Lagu ini pernah ia nyanyikan untuk Melisa saat mereka sedang santai dan bermain gitar bersama, berujung dengan duet yang sangat berkesan bagi Alva karena Melisa secara spontan bernyanyi mengimbanginya. Saat itu sebenarnya Alva hanya berniat menggoda Melisa, tapi mereka menjadi seperti saling menggoda lewat musik dan nyanyian itu. Saat itulah kali pertama Alva merasa bahwa ia nyaman dan ingin terus menghabiskan waktu bersama Melisa, meskipun Alva masih menebak-nebak apakah rasa itu cukup untuk menjadikan perempuan itu miliknya.

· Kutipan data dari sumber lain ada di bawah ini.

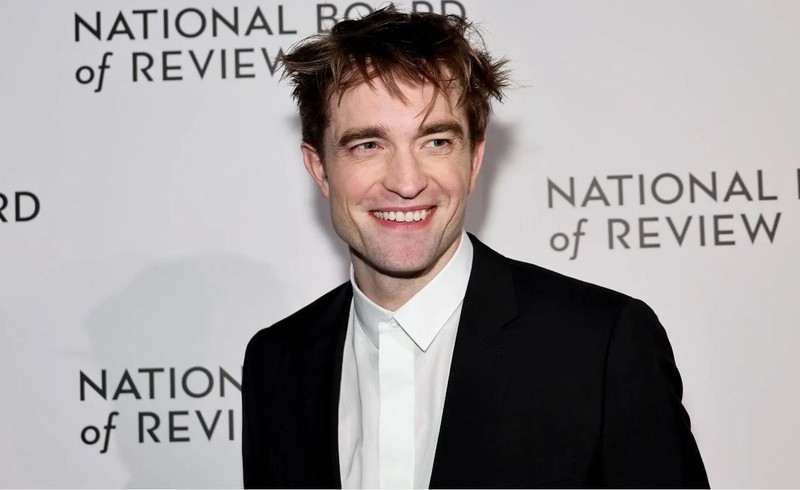 Alacakaranlık'ın Edward Cullen'ı Robert Pattinson'dan itiraf! "Bu çılgınca" - Resim: 4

Kali ini pun secara spontan Melisa datang, memberinya sesuatu dan mengatakan bahwa Melisa baru saja mengingatnya di suatu tempat dan waktu yang random. Getaran di hati Alva tidak terbendung lagi. Tubuhnya tergerak maju dan memeluk perempuan yang tengah gugup dan kikuk di hadapannya. Alva merasakan lengan hangat Melisa yang membalas pelukannya.
"Emang brengsek ngga tau diuntung lo, Va," kutuk Alva dalam hati. Ia makin membenamkan wajahnya di pundak Melisa yang kini makin erat merangkulnya. Seumur hidup Alva belum pernah merasakan dirinya dicintai sebegitu besar oleh seseorang seperti saat ini. Kini rasa bersalah menghantuinya. Ini salah Alva. Karena dia bermaksud jelek dan mengikuti keegoisannya, sekarang perasaannya menjadi tidak keruan begini. Nyaris saja ia menyakiti Melisa, perempuan berharga yang menghargainya lebih dari siapapun.
Entah apa yang ia harapkan dengan mencoba mengungkapkan perasaan yang datang tiba-tiba ini pada Ranti. Padahal perasaannya ini belum pasti, belum tentu sudah ia terjemahkan dengan benar. Lagipula ada Melisa, gadis yang selalu siap untuk berada di sisinya kini. Harusnya ini cukup. Tidak, ini cukup. Ini yang terbaik.
Apapun yang terjadi pada Ranti dan Reza, Alva tidak ingin lagi peduli. Kini dia memiliki Mel, dan Mel memilikinya.